[Required task]
Starting at the line containing "Can you tell which among" and continuing through the last of the lines below, write out each line again word for word.

[Records shown]
'''

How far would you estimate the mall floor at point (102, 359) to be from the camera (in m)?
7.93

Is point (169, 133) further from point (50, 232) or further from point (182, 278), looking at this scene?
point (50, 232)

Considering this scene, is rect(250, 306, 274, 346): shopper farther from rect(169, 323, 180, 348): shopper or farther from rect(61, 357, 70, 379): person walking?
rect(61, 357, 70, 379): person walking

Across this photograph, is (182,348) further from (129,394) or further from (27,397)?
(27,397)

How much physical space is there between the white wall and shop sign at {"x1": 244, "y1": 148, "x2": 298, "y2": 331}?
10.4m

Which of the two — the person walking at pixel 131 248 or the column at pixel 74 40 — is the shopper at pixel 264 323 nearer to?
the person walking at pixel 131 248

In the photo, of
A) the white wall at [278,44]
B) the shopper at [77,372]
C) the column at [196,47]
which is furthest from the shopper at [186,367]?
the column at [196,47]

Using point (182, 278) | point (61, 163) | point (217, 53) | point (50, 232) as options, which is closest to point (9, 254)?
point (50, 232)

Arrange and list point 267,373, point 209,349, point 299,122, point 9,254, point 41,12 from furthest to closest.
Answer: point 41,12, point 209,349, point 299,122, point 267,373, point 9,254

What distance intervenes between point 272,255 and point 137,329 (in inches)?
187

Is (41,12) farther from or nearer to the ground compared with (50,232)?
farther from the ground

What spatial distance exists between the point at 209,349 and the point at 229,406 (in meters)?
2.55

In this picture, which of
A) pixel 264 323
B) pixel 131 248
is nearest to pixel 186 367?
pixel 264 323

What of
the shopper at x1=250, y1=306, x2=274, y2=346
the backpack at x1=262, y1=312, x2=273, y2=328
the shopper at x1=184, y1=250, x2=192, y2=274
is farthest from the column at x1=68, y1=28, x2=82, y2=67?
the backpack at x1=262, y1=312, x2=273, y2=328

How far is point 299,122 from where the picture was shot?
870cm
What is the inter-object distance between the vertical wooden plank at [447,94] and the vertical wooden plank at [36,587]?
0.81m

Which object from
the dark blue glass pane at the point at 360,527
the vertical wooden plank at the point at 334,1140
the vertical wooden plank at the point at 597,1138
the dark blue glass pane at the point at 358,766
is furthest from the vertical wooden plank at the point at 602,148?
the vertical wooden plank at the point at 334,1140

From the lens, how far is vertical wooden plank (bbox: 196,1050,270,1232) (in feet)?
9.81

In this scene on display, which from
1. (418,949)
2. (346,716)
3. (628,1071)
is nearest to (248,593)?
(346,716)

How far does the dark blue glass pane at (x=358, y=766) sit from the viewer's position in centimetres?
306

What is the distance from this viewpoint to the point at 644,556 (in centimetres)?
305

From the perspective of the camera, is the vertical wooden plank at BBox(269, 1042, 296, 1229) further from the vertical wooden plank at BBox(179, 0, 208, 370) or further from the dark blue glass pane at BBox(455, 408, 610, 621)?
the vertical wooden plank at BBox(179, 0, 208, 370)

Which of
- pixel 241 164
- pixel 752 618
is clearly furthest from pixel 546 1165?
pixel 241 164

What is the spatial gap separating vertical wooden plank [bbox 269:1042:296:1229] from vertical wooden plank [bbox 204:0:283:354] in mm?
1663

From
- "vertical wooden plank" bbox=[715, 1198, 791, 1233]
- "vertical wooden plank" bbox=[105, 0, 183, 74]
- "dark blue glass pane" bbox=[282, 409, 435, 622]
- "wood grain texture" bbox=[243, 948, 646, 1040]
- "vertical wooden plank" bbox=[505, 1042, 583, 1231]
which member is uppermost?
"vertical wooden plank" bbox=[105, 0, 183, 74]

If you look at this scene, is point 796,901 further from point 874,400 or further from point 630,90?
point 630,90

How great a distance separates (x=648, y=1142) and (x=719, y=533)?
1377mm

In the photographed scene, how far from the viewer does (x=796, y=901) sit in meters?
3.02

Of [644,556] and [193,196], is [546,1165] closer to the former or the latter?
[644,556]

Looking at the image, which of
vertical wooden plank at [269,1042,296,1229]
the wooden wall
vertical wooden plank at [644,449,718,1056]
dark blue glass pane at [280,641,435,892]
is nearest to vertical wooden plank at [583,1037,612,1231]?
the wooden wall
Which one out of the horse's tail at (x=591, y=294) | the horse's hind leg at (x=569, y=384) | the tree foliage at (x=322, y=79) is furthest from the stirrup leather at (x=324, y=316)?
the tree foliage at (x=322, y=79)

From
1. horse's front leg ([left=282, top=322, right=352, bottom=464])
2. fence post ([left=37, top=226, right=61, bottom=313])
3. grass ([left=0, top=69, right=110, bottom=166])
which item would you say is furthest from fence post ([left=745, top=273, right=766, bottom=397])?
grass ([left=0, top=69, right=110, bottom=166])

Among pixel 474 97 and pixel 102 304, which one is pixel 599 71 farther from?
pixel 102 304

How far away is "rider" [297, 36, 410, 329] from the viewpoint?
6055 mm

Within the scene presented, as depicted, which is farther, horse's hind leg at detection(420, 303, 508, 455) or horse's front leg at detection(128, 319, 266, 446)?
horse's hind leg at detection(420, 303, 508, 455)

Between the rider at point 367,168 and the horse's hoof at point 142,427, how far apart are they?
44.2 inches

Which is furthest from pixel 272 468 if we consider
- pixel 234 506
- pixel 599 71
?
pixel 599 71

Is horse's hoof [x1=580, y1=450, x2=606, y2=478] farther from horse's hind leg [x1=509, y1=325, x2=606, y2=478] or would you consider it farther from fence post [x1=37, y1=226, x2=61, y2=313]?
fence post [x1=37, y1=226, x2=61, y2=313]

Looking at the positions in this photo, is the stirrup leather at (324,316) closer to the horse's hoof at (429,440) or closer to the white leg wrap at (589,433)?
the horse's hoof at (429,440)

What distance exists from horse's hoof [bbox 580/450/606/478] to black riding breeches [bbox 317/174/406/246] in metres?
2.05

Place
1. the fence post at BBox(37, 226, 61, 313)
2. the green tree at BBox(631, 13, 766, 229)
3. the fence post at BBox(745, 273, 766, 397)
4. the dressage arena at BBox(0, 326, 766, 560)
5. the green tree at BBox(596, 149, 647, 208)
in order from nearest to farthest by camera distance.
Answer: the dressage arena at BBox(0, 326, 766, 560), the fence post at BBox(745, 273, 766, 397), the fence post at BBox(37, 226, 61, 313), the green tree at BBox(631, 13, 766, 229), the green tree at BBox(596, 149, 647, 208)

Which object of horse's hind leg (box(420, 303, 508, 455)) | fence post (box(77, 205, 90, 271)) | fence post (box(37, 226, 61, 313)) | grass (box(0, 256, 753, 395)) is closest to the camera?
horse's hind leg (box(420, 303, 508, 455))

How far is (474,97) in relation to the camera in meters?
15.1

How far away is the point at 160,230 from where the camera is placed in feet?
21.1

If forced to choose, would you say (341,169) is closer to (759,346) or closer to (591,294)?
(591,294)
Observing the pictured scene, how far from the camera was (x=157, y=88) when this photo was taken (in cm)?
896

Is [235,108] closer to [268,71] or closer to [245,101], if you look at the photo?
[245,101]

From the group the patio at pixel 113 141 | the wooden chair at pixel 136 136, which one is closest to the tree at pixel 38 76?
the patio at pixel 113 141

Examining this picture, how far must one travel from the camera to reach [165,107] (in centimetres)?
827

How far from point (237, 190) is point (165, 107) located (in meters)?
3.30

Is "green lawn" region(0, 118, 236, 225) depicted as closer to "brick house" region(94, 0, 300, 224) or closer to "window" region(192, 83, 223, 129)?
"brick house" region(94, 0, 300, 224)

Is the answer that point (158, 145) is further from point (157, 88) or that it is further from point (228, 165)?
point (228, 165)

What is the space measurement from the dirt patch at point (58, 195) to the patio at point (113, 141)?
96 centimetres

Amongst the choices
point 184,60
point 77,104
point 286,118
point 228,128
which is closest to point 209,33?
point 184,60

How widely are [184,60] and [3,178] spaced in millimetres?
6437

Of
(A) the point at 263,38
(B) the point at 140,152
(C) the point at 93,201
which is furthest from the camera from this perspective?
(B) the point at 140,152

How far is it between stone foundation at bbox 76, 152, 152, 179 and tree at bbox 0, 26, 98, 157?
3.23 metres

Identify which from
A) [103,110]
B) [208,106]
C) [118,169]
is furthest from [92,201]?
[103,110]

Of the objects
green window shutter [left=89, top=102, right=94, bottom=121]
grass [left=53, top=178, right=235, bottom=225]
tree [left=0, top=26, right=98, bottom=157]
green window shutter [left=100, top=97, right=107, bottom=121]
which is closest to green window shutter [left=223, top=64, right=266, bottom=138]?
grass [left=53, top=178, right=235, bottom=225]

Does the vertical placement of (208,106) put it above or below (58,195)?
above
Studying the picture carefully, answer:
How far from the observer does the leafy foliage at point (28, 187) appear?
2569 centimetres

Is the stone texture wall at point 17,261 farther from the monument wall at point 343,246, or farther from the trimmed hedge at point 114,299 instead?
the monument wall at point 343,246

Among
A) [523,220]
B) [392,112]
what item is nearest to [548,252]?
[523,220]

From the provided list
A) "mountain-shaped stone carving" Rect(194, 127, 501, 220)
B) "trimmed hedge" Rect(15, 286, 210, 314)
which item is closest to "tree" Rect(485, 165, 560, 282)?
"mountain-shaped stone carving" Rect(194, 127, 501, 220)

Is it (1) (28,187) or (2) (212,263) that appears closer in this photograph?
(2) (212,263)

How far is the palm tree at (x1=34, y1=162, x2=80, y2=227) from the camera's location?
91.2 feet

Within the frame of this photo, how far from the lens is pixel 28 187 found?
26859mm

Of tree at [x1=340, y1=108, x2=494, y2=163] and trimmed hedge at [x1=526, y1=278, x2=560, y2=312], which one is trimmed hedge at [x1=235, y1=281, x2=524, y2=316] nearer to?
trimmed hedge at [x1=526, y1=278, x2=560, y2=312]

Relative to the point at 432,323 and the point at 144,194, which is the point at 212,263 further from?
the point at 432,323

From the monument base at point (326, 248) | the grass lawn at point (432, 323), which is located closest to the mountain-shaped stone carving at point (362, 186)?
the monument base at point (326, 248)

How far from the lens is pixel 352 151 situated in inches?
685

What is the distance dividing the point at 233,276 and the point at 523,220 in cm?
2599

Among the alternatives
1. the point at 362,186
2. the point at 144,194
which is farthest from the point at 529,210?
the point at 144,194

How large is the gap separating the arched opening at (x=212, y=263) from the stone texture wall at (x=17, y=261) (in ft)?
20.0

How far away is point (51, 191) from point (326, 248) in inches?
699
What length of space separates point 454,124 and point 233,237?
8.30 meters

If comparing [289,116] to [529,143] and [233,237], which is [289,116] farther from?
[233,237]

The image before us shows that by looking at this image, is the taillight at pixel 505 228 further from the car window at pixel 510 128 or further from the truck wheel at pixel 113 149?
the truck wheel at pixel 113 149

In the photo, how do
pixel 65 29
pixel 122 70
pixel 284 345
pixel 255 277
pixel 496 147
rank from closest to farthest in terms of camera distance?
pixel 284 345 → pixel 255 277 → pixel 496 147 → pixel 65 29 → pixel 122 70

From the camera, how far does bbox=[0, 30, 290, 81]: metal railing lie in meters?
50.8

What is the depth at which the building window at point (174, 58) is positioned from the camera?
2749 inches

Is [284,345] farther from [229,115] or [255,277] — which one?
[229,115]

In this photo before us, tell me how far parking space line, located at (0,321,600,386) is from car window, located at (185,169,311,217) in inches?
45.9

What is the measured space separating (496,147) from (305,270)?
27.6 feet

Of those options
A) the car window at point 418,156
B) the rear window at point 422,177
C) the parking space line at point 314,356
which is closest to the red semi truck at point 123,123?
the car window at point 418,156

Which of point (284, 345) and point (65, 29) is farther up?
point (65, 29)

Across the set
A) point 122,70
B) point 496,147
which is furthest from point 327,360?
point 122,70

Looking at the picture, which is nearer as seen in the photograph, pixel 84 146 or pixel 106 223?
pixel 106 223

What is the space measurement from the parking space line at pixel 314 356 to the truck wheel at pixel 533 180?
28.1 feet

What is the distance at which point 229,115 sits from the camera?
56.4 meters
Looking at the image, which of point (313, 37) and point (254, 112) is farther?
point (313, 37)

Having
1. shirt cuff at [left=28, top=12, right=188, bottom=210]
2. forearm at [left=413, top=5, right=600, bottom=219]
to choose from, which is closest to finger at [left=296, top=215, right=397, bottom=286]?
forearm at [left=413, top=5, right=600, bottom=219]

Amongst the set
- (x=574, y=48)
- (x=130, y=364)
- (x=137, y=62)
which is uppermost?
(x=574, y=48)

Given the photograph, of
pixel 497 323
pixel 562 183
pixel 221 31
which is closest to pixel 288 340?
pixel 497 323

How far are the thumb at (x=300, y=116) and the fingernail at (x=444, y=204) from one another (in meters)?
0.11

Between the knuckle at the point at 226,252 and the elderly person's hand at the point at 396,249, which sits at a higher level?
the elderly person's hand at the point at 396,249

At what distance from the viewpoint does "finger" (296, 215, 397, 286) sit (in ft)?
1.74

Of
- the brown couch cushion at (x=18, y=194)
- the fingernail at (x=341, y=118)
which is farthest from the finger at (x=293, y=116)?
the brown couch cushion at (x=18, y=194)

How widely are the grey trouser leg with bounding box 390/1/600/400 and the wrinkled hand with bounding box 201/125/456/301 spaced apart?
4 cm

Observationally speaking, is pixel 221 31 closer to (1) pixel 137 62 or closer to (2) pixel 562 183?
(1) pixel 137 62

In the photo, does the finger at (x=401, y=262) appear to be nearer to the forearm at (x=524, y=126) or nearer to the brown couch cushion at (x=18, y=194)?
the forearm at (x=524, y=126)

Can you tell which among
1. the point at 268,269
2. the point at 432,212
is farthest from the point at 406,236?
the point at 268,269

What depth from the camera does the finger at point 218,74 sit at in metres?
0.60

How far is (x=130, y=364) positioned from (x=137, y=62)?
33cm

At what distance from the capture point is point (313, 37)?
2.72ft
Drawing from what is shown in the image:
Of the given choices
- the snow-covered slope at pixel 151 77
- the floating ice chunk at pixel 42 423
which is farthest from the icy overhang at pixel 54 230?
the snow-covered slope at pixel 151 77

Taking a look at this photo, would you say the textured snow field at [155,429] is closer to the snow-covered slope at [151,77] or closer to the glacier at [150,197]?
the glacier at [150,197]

'''

[The response]
Can you tell which among
1. the point at 268,269
2. the point at 432,212
is farthest from the point at 406,236?
the point at 268,269

What depth from the camera does the finger at point 218,74 sit at in metres?
0.60

How far is (x=130, y=364) positioned from (x=137, y=62)?
33cm

At what distance from the capture point is point (313, 37)?
2.72ft
Drawing from what is shown in the image:
Of the given choices
- the snow-covered slope at pixel 151 77
- the floating ice chunk at pixel 42 423
which is farthest from the icy overhang at pixel 54 230?
the snow-covered slope at pixel 151 77

Taking a look at this photo, would you say the textured snow field at [155,429] is closer to the snow-covered slope at [151,77] or closer to the glacier at [150,197]?
the glacier at [150,197]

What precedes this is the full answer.